In seiner Vernehmung beim BKA äußert sich D. ungewöhnlich vorsichtig auf die Frage, ob er das Trio gekannt habe. Er könne nicht ausschließen, dass er den Dreien mal bei einem Konzert begegnet sei. Gegenüber Richter Götzl hingegen verneinte Marcel D. selbstsicher jegliches Kennverhältnis. Dass Uwe Böhnhardt und Marcel D. befreundet waren, wussten in Thüringen viele, sagt ein Aussteiger. D., der wie alle Blood & Honour Führungskader ein Selbstbild als militanter Neonazi und Gegner „des Systems“ pflegte, habe Uwe Böhnhardt zu seinem Rechtsanwalt Gerd Thaut in Gera mitgenommen, als Böhnhardt 1997 festgenommen wurde. Im Prozess um einen Puppentorso, den Böhnhardt mitsamt einer Bombenattrappe und einem gelben Stern an einer Autobahnbrücke bei Jena befestigt hatte, vertrat Anwalt Thaut Uwe Böhnhardt dann auch durchaus erfolgreich. Thaut blieb auch weiterhin anwaltlich für D. und Böhnhardt tätig: Die Familie Böhnhardt beauftragte ihn für die letztendlich erfolglosen Verhandlungen mit der Staatsanwaltschaft Gera, in denen sondiert wurde, ob sich das Trio nach seiner Flucht stellen würde. Und für Marcel D. klagte Thaut – erfolglos – gegen das B&H Verbot. Diese Klage habe letztendlich zur Abschaltung von VM 2100/Hagel geführt, hatten vor dem Thüringer Untersuchungsausschuss zum NSU mehrere hochrangige Verfassungsschutzmitarbeiter ausgesagt. Schließlich stand auch der Verdacht im Raum, dass einer der Beamten seinen V-Mann vor der Razzia im September 2000 gewarnt hatte. Denn genervte Polizeibeamte vermerkten danach: „Vor Ort stand ein PC-Monitor, ein PC-Keyboard und ein eingeschalteter Drucker sowie ein Funkscanner, aber kein Computer“. Mehr als 150 Mal habe er sich in den Jahren 1997 bis 2001 mit V-Mann 2100/Hagel getroffen, musste sein ehemaliger V-Mann Führer Jürgen Zweigert vor dem Thüringer Untersuchungsausschuss einräumen. Sein Vorgesetzter erklärte den Abgeordneten, der V-Mann habe Informationen geliefert, über die die anderen Landesämter für Verfassungsschutz „nur gestaunt“ hätten. Nachprüfen konnten die Abgeordneten diese Behauptungen genauso wenig wie die Frage klären, wie nah VM 2100 dem Trio wirklich stand: denn seine Akten seien im Thüringer Landesamt bis auf die drei zitierten Meldungen entweder „verschwunden oder vernichtet“, teilte die Thüringische Landesregierung den Abgeordneten mit.

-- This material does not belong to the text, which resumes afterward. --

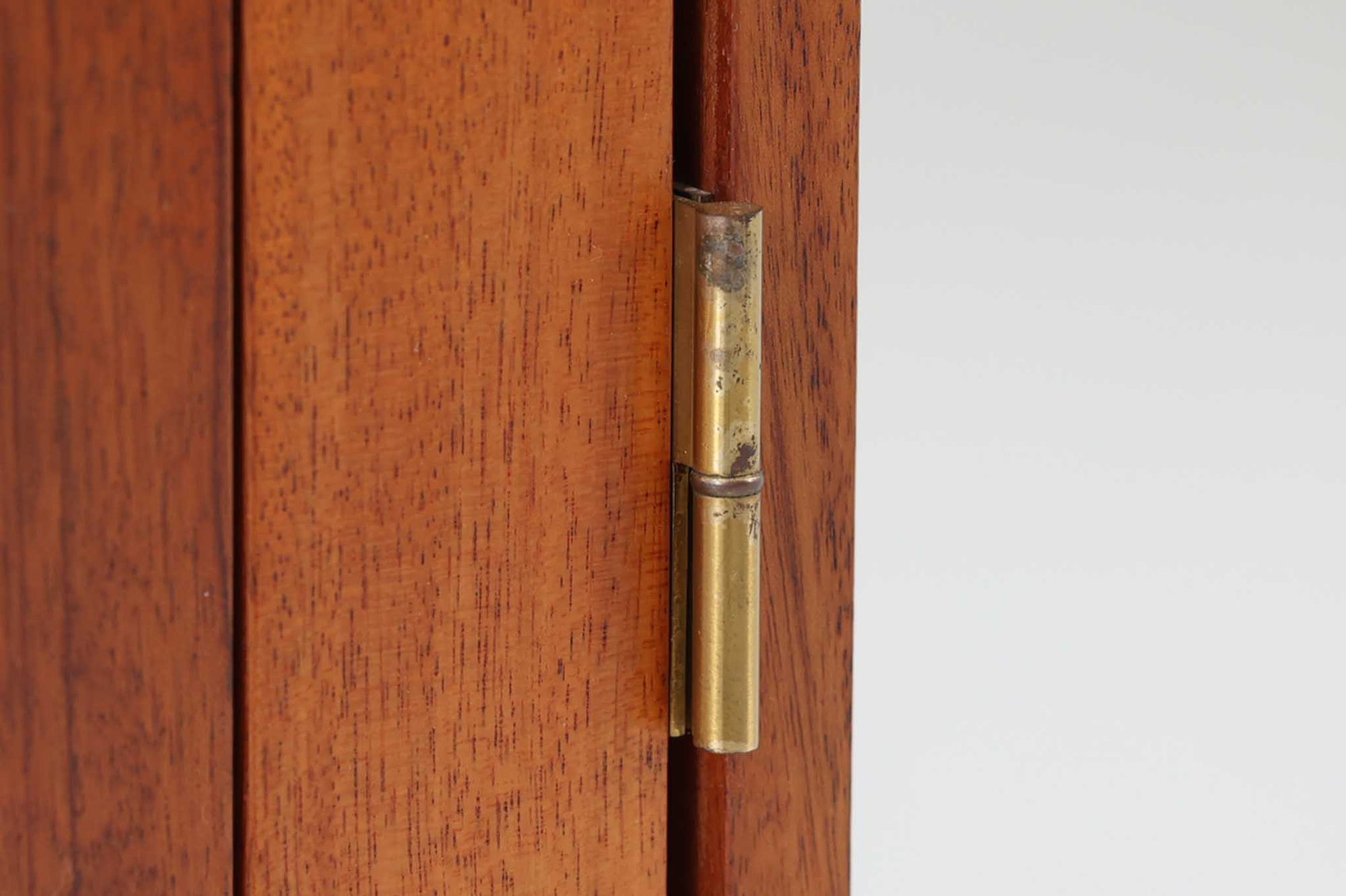 ビンテージ北欧家具の名門、デンマークのSoborg mobler社が手掛けたキャビネットです。デザイナーはChristian Hvidt（クリスチャン・ヴィッツ）。上質なマホガニー無垢材を贅沢に使用し、美しい木目と落ち着いた色合いが特徴的です。扉の意匠は4枚のパネルで構成され、シンプルながらも端正な印象を与えます。内部は左側に棚板、右側にファイルドロワーを配置した実用的な収納設計。特にフレームには指物（さしもの）による堅牢な組み方が施されており、デンマークの確かな家具製作技術を感じられます。脚付きのスタイルは床との間に適度な空間を作り出し、重厚な本体でありながら軽やかな印象を演出しています。リビングやダイニングルームでの使用に最適な、機能性とデザイン性を兼ね備えた逸品です。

Umso spannender wird es daher an kommenden Mittwoch, wenn Norbert Wießner als einer der ehemaligen V-Mann Führer von VM 2100/Hagel am OLG München erneut als Zeuge gehört werden soll. Vielleicht kann er erklären, ob die Spenden, die über VM Hagel für das abgetauchte Trio gesammelt wurden, im Auftrag des Thüringischen Verfassungsschutzes übergeben werden sollten. Nebenklagevertreter im NSU-Prozess wie der Kieler Rechtsanwalt Alexander Hoffmann, kritisieren, dass „Geheimdienste und Strafverfolgungsbehörden im Fall des Zeugen Marcel D. erneut Beweismaterialien vorenthalten haben“, so Hoffmann. Denn den Prozessbeteiligten beim OLG München lägen die Adressbücher und Notizen von Marcel D. ebenso wenig vor wie dessen beim Bundesamt für Verfassungsschutz gelagerten Deckblattmeldungen.